Le dernier empereur Charles d’Autriche 1887-1922

Jean Sévillia
Paris, Editions Perrin , 2009

Cette biographie offre trois centres d’intérêt particuliers. Le premier, c’est celui de la personnalité d’un chef d’Etat qui, tout en ayant occupé bien peu de temps l’avant-scène de l’histoire, a fait preuve de qualités remarquables à titre d’empereur d’un pays considéré comme puissant à l’époque. Appelé à succéder à François-Joseph au moment où l’Autriche est plongée dans la première guerre mondiale, Charles se donne comme objectif prioritaire de mettre fin à ce conflit cruel et stupide. Ses efforts seront vains, tout comme ceux du pape de l’époque, Benoît XV.

Charles se révèle en outre préoccupé de réformes sociales. Il adhère au courant social inspiré deRerum novarum. Grâce à ses efforts l’Autriche deviendra le premier Etat européen et dans le monde à se doter d’un ministère de la Santé publique, responsable de tout ce qui touche à la santé et à l’hygiène : lutte contre les épidémies, hygiène des lieux publics, inspection sanitaire, médecine infantile, médecine scolaire, médecine du travail, direction des hôpitaux publics, pharmacie publique, assistance aux blessés de guerre, règlementation du personnel de la santé,statistiques sanitaires, etc.(voir p.126). Une paix stable dépendait à ses yeux de la qualité des conditions sociales qui affectent l’existence quotidienne d’un peuple.

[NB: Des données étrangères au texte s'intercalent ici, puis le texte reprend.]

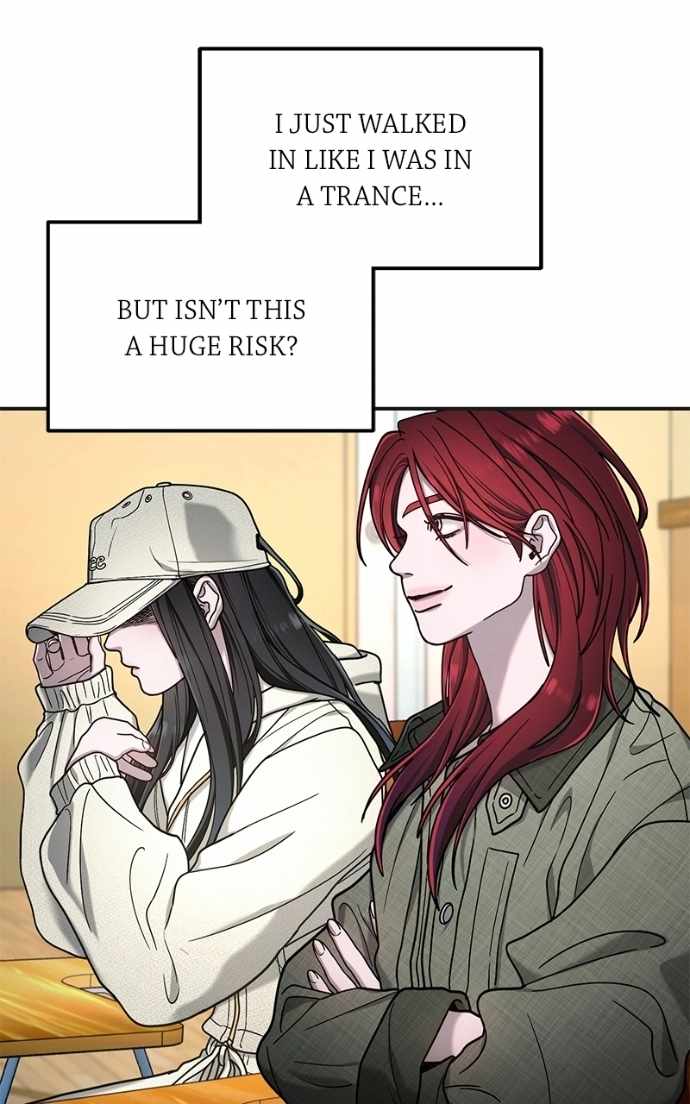 Look-Alike Daughter — Chapter 175 — page 105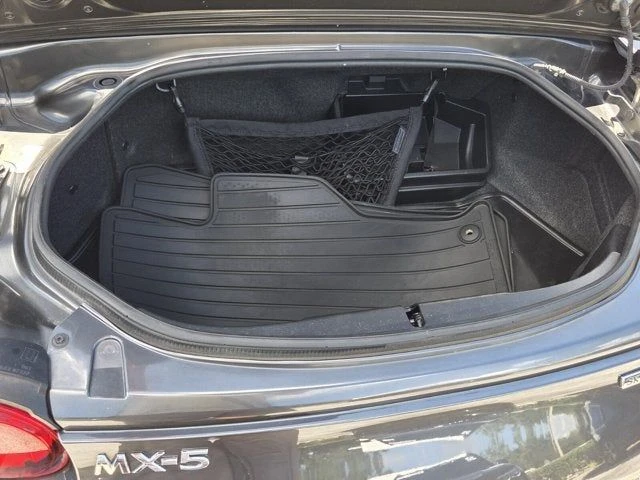 2022 Mazda ND MX-5 Miata - Image 12 of 20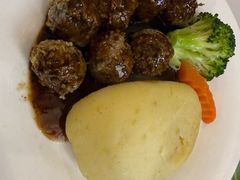 -库滋明·俄罗斯特色美食(中央大街店)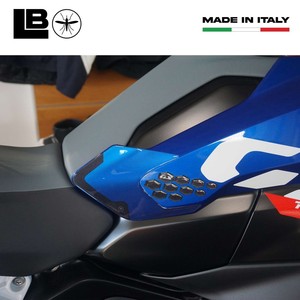 Adesivi 3D Personalizzati per Serbatoio Moto BMW R1300GS - Product Image 3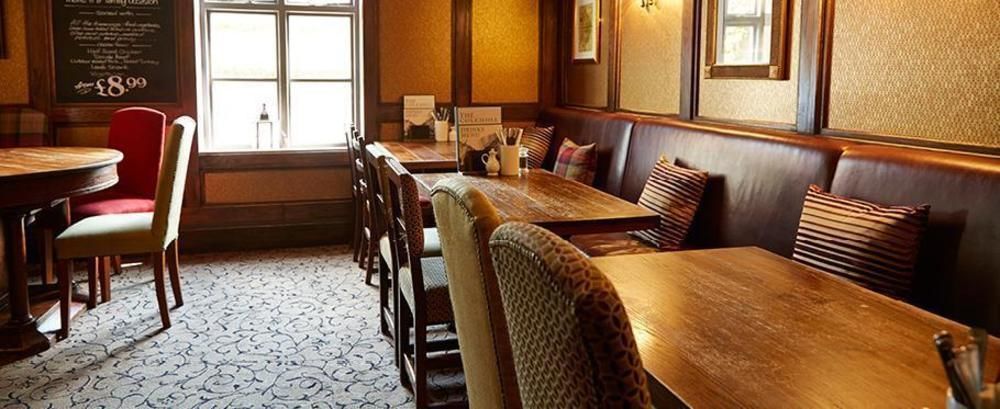 The Coleshill By Greene King Inns Exterior photo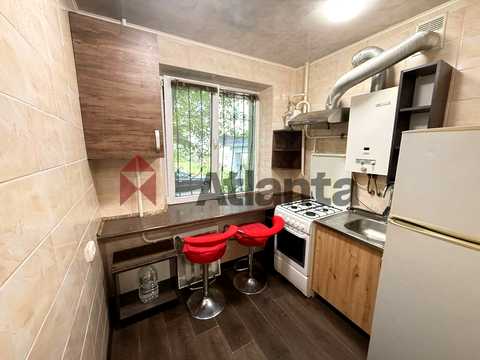 квартира по адресу Келецкая ул., 109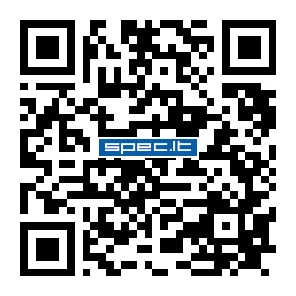 QR kodas | Lietuvos ultra bėgikų Draugija | spec.lt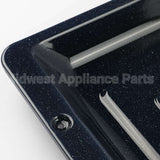 DG61-00823A Samsung Cavity Floor Coating;Ne58F9710Ws,Cr-Spe,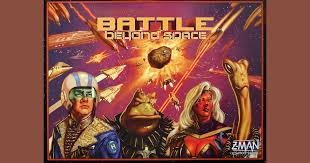 5.0 out of 5 stars 2 ratings. Battle Beyond Space Board Game Boardgamegeek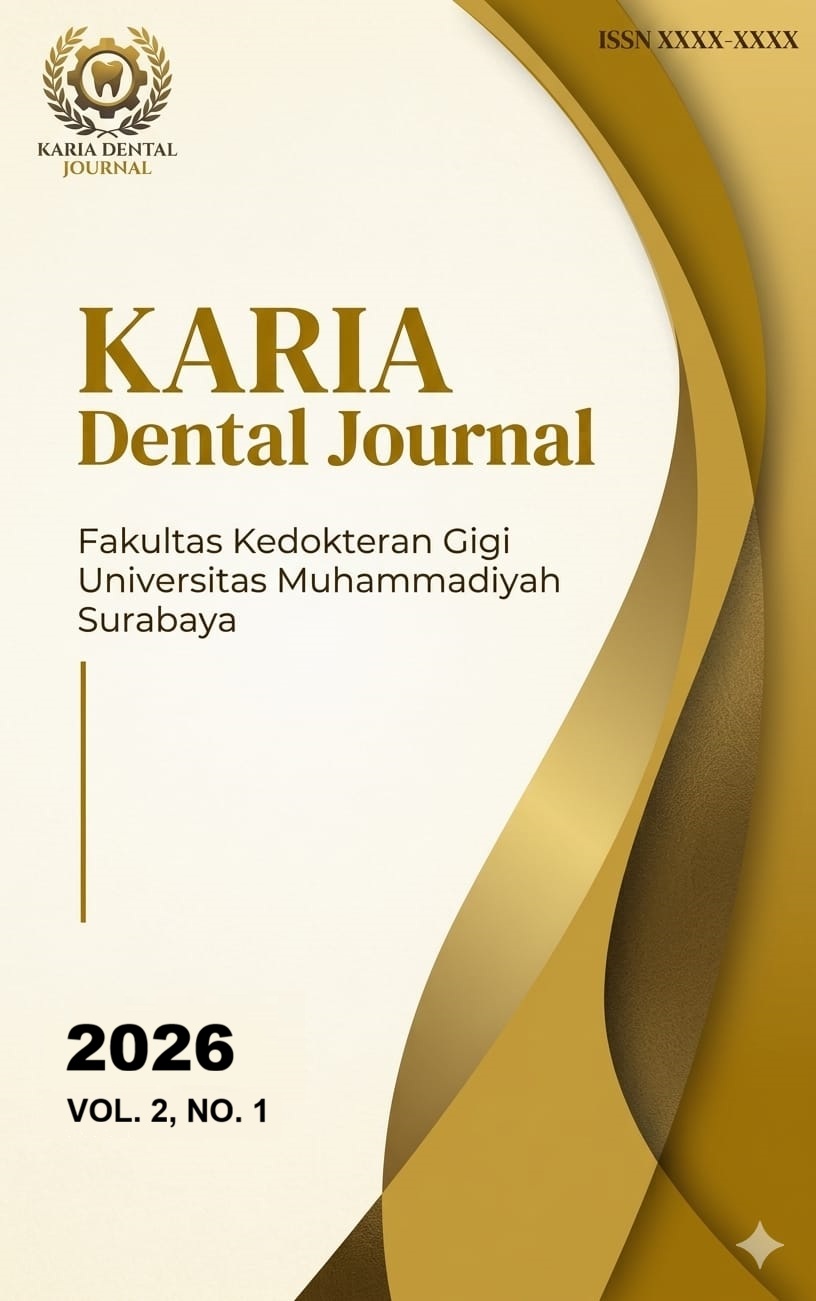 					Lihat Vol 2 No 1 (2026): Juni 2026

Deuxième centre d’intérêt : le règne très court de ce dernier empereur marque le début de l’entre-deux guerres. On a traité le dernier empereur d’Autriche comme un personnage évanescent alors que ses grandes qualités auraient pu faire de lui un interlocuteur précieux. Mais les vis-à-vis du côté des vainqueurs s’en sont délestés à la hâte. Ils n’ont pas prévu ce qui les attendrait plus tard comme interlocuteurs du côté des vaincus.

Autre trait intéressant que cette biographie met en relief : la place occupée par la foi chrétienne au sein du pouvoir impérial. Non pas seulement la présence d’une forme de catholicisme sociologique et traditionnel, mais aussi une pratique religieuse personnelle qui semble avoir marqué tous les membres de la famille qui entoure l’empereur. Vu à distance, le phénomène impressionne. Il nous semble montrer qu’une laïcité intelligente est compatible avec l’exercice de pratiques religieuses non moins intelligentes.

En bref, un ouvrage de lecture agréable qui a le mérite de mettre en lumière une étape de l’histoire souvent ignorée ou négligée.